* EXERCISE BRIEF *
Could you repeat, word for word, every line from the one containing "Consider this experimental" through the final line of the records below, and nothing else?

* EXERCISE INPUTS *

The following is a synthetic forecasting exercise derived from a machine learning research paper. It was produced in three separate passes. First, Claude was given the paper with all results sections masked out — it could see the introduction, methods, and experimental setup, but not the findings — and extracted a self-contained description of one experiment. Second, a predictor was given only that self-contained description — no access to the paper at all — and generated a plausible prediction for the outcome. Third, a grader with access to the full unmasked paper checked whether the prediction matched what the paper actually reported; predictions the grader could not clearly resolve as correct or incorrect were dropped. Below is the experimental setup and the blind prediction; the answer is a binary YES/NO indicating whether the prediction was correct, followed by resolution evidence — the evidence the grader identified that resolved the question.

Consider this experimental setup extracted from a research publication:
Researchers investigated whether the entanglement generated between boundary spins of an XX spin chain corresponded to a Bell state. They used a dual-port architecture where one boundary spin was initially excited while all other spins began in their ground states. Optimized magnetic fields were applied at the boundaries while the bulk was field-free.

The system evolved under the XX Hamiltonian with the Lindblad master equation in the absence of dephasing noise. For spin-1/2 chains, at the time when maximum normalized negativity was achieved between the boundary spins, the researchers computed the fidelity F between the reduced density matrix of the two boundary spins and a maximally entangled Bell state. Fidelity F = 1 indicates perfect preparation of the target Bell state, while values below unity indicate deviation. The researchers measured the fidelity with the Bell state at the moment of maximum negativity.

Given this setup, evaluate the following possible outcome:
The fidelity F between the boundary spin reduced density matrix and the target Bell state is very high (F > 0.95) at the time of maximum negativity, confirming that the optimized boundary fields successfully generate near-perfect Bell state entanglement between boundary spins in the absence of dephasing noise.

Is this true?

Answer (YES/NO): YES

* RESULT OF THIS EXERCISE *
Consider this experimental setup extracted from a research publication:
Researchers investigated whether the entanglement generated between boundary spins of an XX spin chain corresponded to a Bell state. They used a dual-port architecture where one boundary spin was initially excited while all other spins began in their ground states. Optimized magnetic fields were applied at the boundaries while the bulk was field-free.

The system evolved under the XX Hamiltonian with the Lindblad master equation in the absence of dephasing noise. For spin-1/2 chains, at the time when maximum normalized negativity was achieved between the boundary spins, the researchers computed the fidelity F between the reduced density matrix of the two boundary spins and a maximally entangled Bell state. Fidelity F = 1 indicates perfect preparation of the target Bell state, while values below unity indicate deviation. The researchers measured the fidelity with the Bell state at the moment of maximum negativity.

Given this setup, evaluate the following possible outcome:
The fidelity F between the boundary spin reduced density matrix and the target Bell state is very high (F > 0.95) at the time of maximum negativity, confirming that the optimized boundary fields successfully generate near-perfect Bell state entanglement between boundary spins in the absence of dephasing noise.

Is this true?

Answer (YES/NO): YES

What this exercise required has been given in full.